The cloud revealed the glory of God and was the representation of His presence with them. It looked forward to the way God would truly reveal His glory and be present with His people at the Incarnation: “the Word became flesh and dwelt among us, and we have seen his glory, glory as of the only Son from the Father, full of grace and truth” (John 1:14).
The glory was veiled during Christ’s earthly ministry: “He had no form or majesty that we should look at him, and no beauty that we should desire him. Backspace” (Isaiah 53:2). But the glory was revealed once when Jesus was transfigured: “Peter and those who were with him were heavy with sleep, but when they became fully awake they saw his glory and the two men who stood with him” (Luke 9:32).
Although we don’t see Christ’s glory now, he wants us to see it in the future.
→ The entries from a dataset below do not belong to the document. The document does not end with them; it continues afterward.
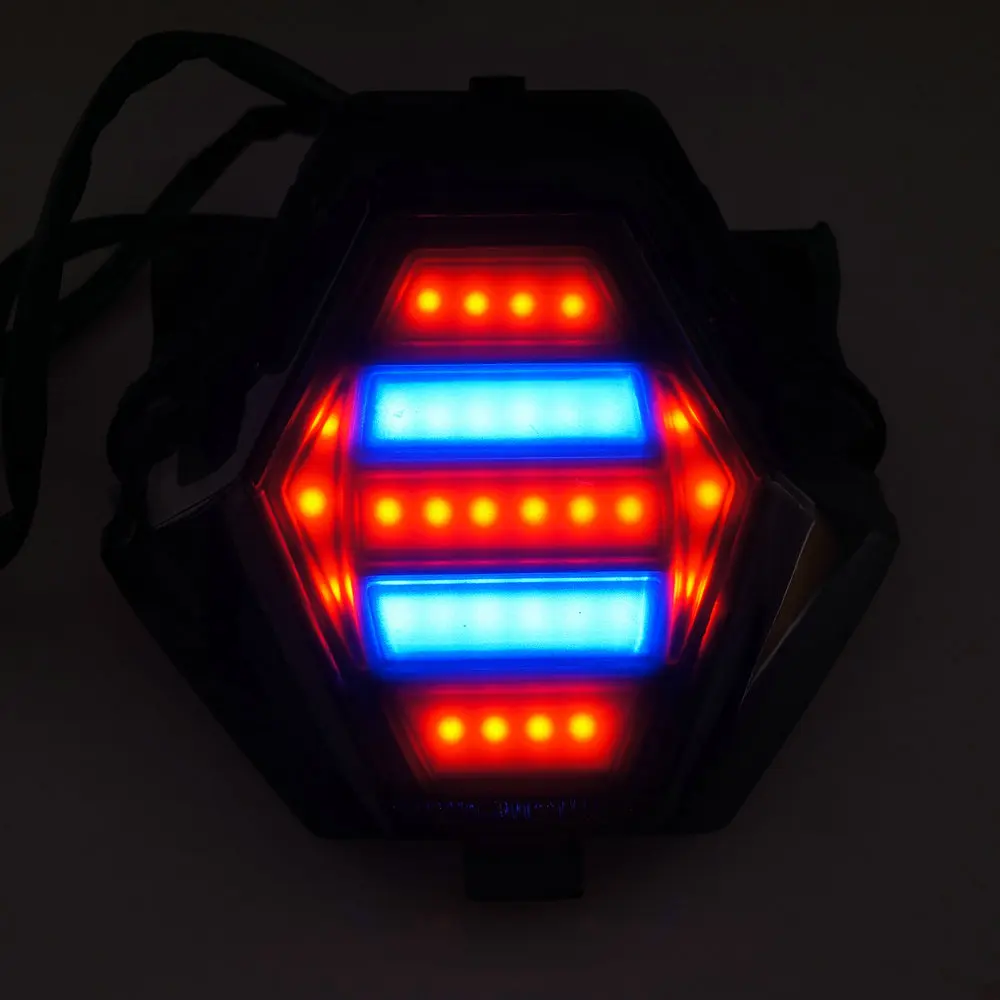 Мотоцикл задний светодиодный проблесковый мигающий свет стоп сигнал мигалка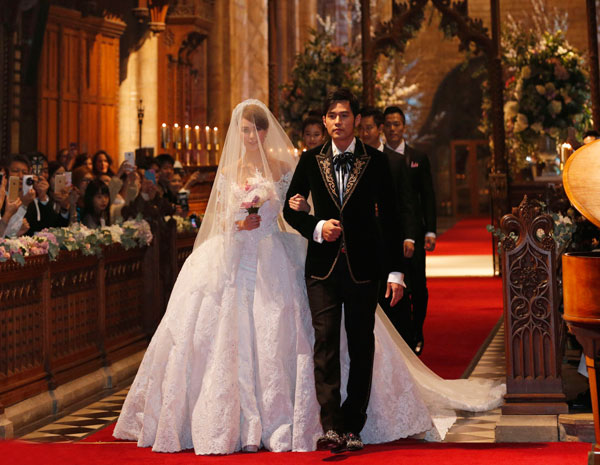 周杰伦昆凌婚纱写真&婚礼现场美图赏(3)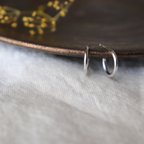 作品freckle.【1.5ss】フープピアス  × 両耳用 silver製/受注制作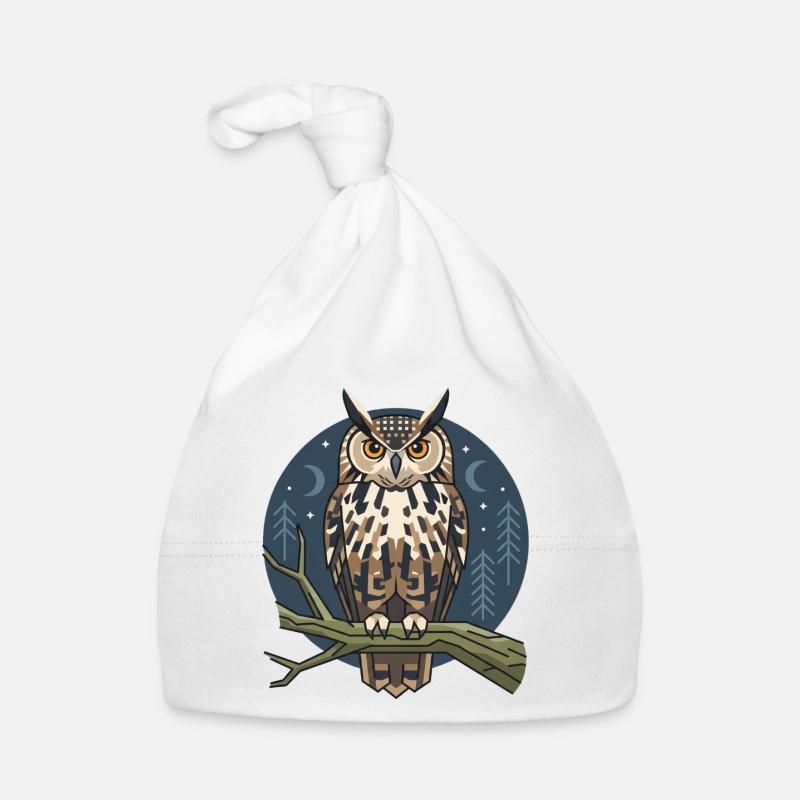 Eagle Owl Owl Organic Baby Cap
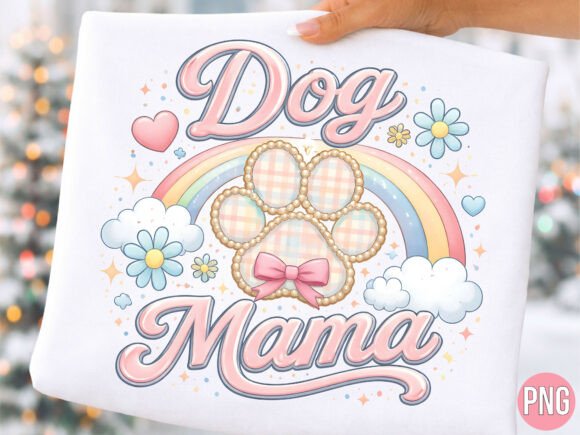 Unlocking Creativity with High-Quality Digital Designs: A Guide to Using Rainbow Puppy Dog Mama Pearl Paw PNGs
He prayed, “Father, I desire that they also, whom you have given me, may be with me where I am, to see my glory that you have given me because you loved me before the foundation of the world” (John 17:24). We will see Christ in all of his glory that was only hinted at through the cloud in the wilderness and in His earthly ministry: “We all, with unveiled face, beholding the glory of the Lord, are being transformed into the same image from one degree of glory to another” (2 Corinthians 3:18).
4 Responses
This is excellent. Give us more!
Elizabeth,
That blesses me. Thanks for letting me know. I generally post weekly if you want to keep checking back and you can subscribe to my newsletter and receive a free copy of one of my books. Let me know if there’s anything else!
Excellent sermon. Thank you.
David, I’m blessed it ministered to you. God bless.